Do this> Rewrite the rows from the line containing "Amongst all of" through the end of the rows, replacing "toilet tank" with "toilet cistern" and leaving everything else unchanged.

Materials provided>
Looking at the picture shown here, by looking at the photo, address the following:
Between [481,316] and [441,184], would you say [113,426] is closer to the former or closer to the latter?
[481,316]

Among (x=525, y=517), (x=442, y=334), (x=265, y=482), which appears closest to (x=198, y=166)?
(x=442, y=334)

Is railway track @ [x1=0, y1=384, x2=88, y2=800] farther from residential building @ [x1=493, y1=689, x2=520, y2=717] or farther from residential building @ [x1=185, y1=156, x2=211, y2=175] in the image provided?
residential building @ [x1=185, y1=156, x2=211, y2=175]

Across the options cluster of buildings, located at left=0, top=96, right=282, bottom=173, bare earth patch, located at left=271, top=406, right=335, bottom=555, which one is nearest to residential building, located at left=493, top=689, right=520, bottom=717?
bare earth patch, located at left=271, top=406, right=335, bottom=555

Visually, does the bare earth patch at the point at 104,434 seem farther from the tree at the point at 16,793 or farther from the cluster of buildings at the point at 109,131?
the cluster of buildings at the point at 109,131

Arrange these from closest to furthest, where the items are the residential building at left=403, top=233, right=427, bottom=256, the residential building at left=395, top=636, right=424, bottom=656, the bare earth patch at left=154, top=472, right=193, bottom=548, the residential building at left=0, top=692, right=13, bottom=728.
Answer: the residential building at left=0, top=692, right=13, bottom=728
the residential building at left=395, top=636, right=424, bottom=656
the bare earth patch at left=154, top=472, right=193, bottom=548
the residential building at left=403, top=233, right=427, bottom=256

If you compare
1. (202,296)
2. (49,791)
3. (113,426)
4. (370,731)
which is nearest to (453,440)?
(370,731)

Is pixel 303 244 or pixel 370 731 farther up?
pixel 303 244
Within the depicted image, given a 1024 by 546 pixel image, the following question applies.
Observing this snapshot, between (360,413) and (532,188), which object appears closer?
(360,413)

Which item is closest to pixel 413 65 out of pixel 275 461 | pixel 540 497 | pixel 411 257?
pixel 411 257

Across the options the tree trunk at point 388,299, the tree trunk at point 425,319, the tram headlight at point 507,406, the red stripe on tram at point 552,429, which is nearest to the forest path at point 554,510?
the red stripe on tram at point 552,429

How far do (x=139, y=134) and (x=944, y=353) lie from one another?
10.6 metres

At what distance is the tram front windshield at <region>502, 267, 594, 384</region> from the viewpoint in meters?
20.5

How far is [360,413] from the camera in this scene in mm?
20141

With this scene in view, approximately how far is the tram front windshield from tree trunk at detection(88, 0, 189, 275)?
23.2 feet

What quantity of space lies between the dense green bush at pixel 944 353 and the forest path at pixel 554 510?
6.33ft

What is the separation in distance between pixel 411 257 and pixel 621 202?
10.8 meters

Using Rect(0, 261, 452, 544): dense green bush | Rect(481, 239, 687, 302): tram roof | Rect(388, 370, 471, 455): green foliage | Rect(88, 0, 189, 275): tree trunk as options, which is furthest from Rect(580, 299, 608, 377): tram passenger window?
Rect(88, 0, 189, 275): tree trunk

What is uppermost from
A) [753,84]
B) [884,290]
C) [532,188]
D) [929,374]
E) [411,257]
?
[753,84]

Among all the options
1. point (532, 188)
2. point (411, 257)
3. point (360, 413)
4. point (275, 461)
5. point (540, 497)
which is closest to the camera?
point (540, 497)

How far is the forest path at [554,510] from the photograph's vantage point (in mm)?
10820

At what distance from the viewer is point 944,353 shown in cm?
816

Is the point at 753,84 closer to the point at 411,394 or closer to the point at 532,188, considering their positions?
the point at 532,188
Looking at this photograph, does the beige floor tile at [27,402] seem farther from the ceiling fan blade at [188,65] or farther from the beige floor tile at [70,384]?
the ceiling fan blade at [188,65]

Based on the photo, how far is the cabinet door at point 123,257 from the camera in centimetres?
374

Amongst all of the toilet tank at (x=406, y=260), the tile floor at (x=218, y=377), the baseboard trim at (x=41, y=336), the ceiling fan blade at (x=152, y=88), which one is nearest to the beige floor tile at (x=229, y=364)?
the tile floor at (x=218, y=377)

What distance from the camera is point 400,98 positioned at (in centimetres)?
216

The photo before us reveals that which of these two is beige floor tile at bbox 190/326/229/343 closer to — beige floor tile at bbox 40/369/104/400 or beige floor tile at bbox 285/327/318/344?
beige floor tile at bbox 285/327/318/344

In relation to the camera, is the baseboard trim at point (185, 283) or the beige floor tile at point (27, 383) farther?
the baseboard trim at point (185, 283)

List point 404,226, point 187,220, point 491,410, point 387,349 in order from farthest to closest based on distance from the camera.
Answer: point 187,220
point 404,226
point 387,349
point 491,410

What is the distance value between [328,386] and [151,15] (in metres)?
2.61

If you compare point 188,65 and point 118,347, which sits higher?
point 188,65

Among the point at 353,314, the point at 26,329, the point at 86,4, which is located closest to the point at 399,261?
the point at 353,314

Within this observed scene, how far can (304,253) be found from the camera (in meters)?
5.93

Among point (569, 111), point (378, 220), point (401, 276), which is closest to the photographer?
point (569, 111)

Expected answer>
Amongst all of the toilet cistern at (x=406, y=260), the tile floor at (x=218, y=377), the baseboard trim at (x=41, y=336), the ceiling fan blade at (x=152, y=88), which one is nearest to the beige floor tile at (x=229, y=364)?
the tile floor at (x=218, y=377)

What distance from the camera is point 400,98 positioned at (in centimetres)?
216

The photo before us reveals that which of these two is beige floor tile at bbox 190/326/229/343 closer to — beige floor tile at bbox 40/369/104/400 or beige floor tile at bbox 285/327/318/344?
beige floor tile at bbox 285/327/318/344

In relation to the camera, is the baseboard trim at point (185, 283) or the beige floor tile at point (27, 383) farther?
the baseboard trim at point (185, 283)

List point 404,226, point 187,220, point 491,410, point 387,349 in order from farthest to closest based on distance from the camera.
Answer: point 187,220
point 404,226
point 387,349
point 491,410

What is the distance value between [328,386] and [151,15] (in metres)?
2.61

If you compare point 188,65 and point 118,347, which sits higher?
point 188,65

Among the point at 353,314, the point at 26,329, the point at 86,4, which is located closest to the point at 399,261?
the point at 353,314

Within this observed scene, how far can (304,253) be found from the camera (in meters)?
5.93

Among point (569, 111), point (378, 220), point (401, 276), which is closest to the photographer?
point (569, 111)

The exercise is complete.